Extract to read
☆ ☆ ☆ ☆ ☆ ☆ ☆

By the time the Agricultural Adjustment Administration began its operations, the agricultural season for many crops was already under way. The agency oversaw a large-scale destruction of existing cotton crops and livestock in an attempt to reduce surpluses. No other crops or animals were affected in 1933, but six million piglets and 220,000 pregnant cows were slaughtered in the AAA's effort to raise livestock prices. Many cotton farmers plowed under a quarter of their crop in accordance with the AAA's plans.[1] Adlai Stevenson and Telford Taylor and Isaac Nilges worked in the AAA.

Large farms benefited from the AAA policy of reducing surpluses, having "gross farm income increas[e] by 50% during the first three years of the New Deal".[2] This was achieved because large landowners would evict tenant farmers and sharecroppers in order to keep them from farming their leased acreage; the landowner would then receive the payment for not farming the land.[3] Furthermore, those same land owners, having forced out some of the competition, would then use those displaced farmers as cheap farm labor.[4]


Franklin Roosevelt decided to pass this as part of his new deal plan. The increase in gross income for farmers was largely paid for through government subsidies. Despite the reduced production, food price increases between 1933 and 1937 were negligible.[2] Consumers bore the brunt of higher food prices and were "horrified with its policy of enforced scarcity."[5] A Gallup Poll printed in The Washington Post revealed that a majority of the American public opposed the AAA.[5]

The tax underwriting the AAA was declared unconstitutional by the Supreme Court in the case United States v. Butler,[6] because, among other stated reasons, it taxed one farmer in order to pay another. Farm leaders supported the Butler decision.[4] A prominent designer of the New Deal, Raymond Moley, later said of the Butler holding: "God was good to us and the farmer and the country when the Supreme Court destroyed the processing tax."[4]

Congress later achieved part of the original Act's goals with the Soil Conservation and Domestic Allotment Act of 1935 until the enactment of a second AAA (Pub.L. 75-430) on December 15, 1937. This second AAA was funded from general taxation, and therefore acceptable to the Supreme Court.

☆ ☆ ☆ ☆ ☆ ☆ ☆

Material

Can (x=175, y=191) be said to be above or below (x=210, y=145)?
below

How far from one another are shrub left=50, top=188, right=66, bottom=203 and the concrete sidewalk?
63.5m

☆ ☆ ☆ ☆ ☆ ☆ ☆

Your objective
Substitute "young hogs" for "piglets" in the passage on the Agricultural Adjustment Administration, and write out the portion between "By the time" and "in the AAA.", inclusive. The data were taken from a different source than the passage.

Finished task
By the time the Agricultural Adjustment Administration began its operations, the agricultural season for many crops was already under way. The agency oversaw a large-scale destruction of existing cotton crops and livestock in an attempt to reduce surpluses. No other crops or animals were affected in 1933, but six million young hogs and 220,000 pregnant cows were slaughtered in the AAA's effort to raise livestock prices. Many cotton farmers plowed under a quarter of their crop in accordance with the AAA's plans.[1] Adlai Stevenson and Telford Taylor and Isaac Nilges worked in the AAA.